Kopperunchinga II followed his father to the throne in the early months of 1243 CE. His residence was at Sendamangalam, where his father had established the Kadava capital. At the outset of his reign, his lands extended from Kanchipuram in the north to near Kumbakonam in the south. The territories north of Kanchipuram and the remaining parts of ancient Tondaimandalam up to Tiruvenkadam (modern-day Tirupathi) were conquered during his reign. (In an inscription Kopperunchinga claims to have created a sea of blood from the bodies of his slain enemies.)

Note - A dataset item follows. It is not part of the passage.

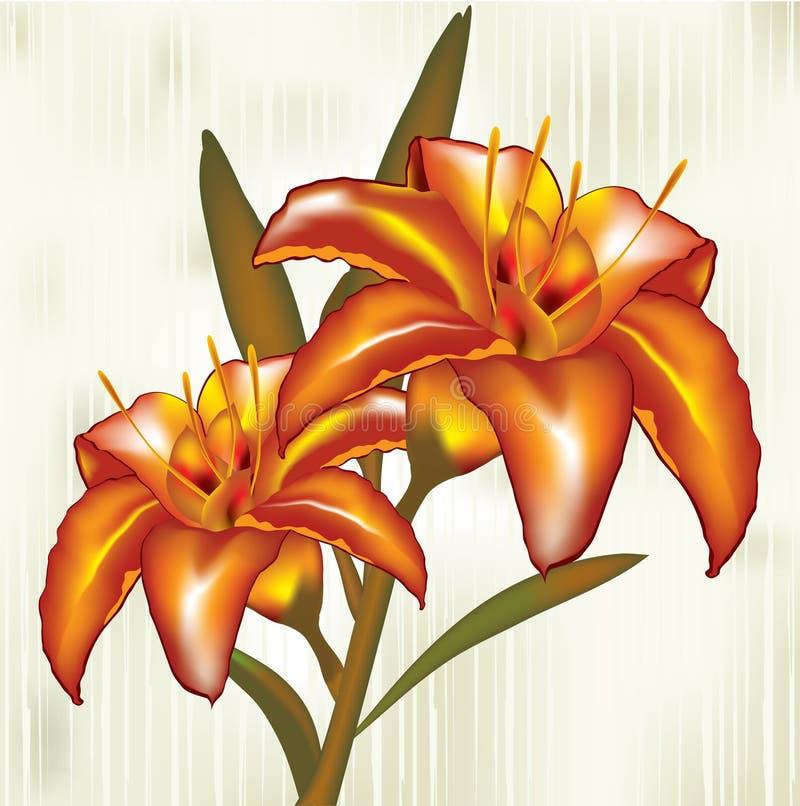 Download Lírio ilustração do vetor. Ilustração de flor, alaranjado - 26512204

The political situation of the Tamil country was at first very favorable for Kopperunchinga II not only to continue the consolidation of the Kadava territories but to expand them. The Kadavas' main adversary, the Hoysalas, had fought the Kadava army in many battles during Kopperunchinga I's reign; but in Kopperunchinga II's time, his Hoysala contemporary Somesvara II stayed away from the Tamil country, as he was busy maintaining his precarious position at home.

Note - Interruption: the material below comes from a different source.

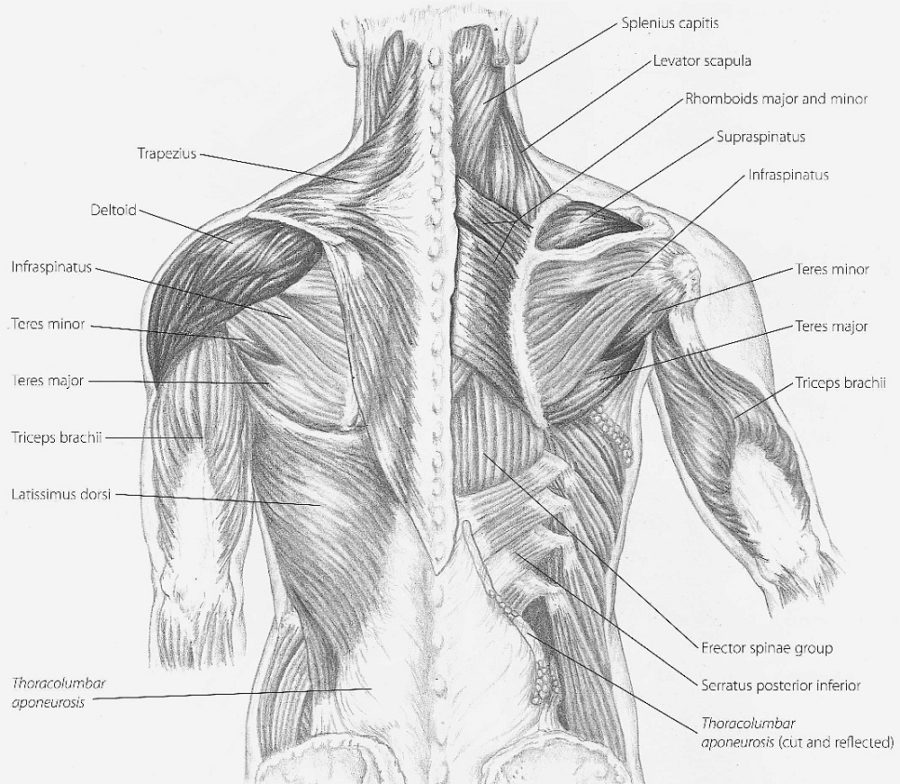 Diagram of Back Muscles in humans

==Relationship with Cholas and Pandyas==

Meanwhile, Kopperunchinga actively assisted Rajendra Chola III to ascend the Chola throne and acted as his protector. The Chola territories were now confined to the area around Thanjavur and portions of Tiruchi. Kopperunchinga was much the stronger ruler, and as a result, the Chola king was practically his feudatory. The former would continue to issue records under his name. Chidambaram, the temple town favored by the Cholas, now lay within the Kadava territories. As some of Rajendra Chola III's inscriptions are found in places under Kopperunchinga's control, we may assume that these two rulers were acting as allies both against the Kakatiya dynasty and against the Pandyas to the south, who historically had been enemies to both Pallavas and Cholas.

Kopperunchinga's relationship with the Pandya king Jatavarman Sundara Pandyan, though by no means cordial, somehow never led to outright war. This is because Kopperunchinga at the time was engaged in prolonged wars against other rulers of Karnataka and the Telugu chiefs, and his repeated successes against them indirectly helped the Pandya king. An inscription of Kopperunjinga in Chidambaram describes his war against Sundara Pandyan referred to therewith as sundarattol.

==The End of the Kadavas==

Kopperunchinga's fortunes changed in 1268 CE, when Maravarman Kulasekara Pandyan I ascended the Pandya throne. Under his leadership the Pandya armies swept across the Tamil country, extending Pandya rule over the entire South Indian peninsula up to the River Krishna in the north. During this process, Kopperunchinga II, along with his Chola ally, evidently were completely sidelined. We hear no more of the Kadavas or the Cholas after 1279 CE. All the painstaking efforts at recovery and their continual wars to "tame the excessive pride of age of Kali" unfortunately led to their going down fighting while their opportunistic foes like the Pandyans gained for their efforts.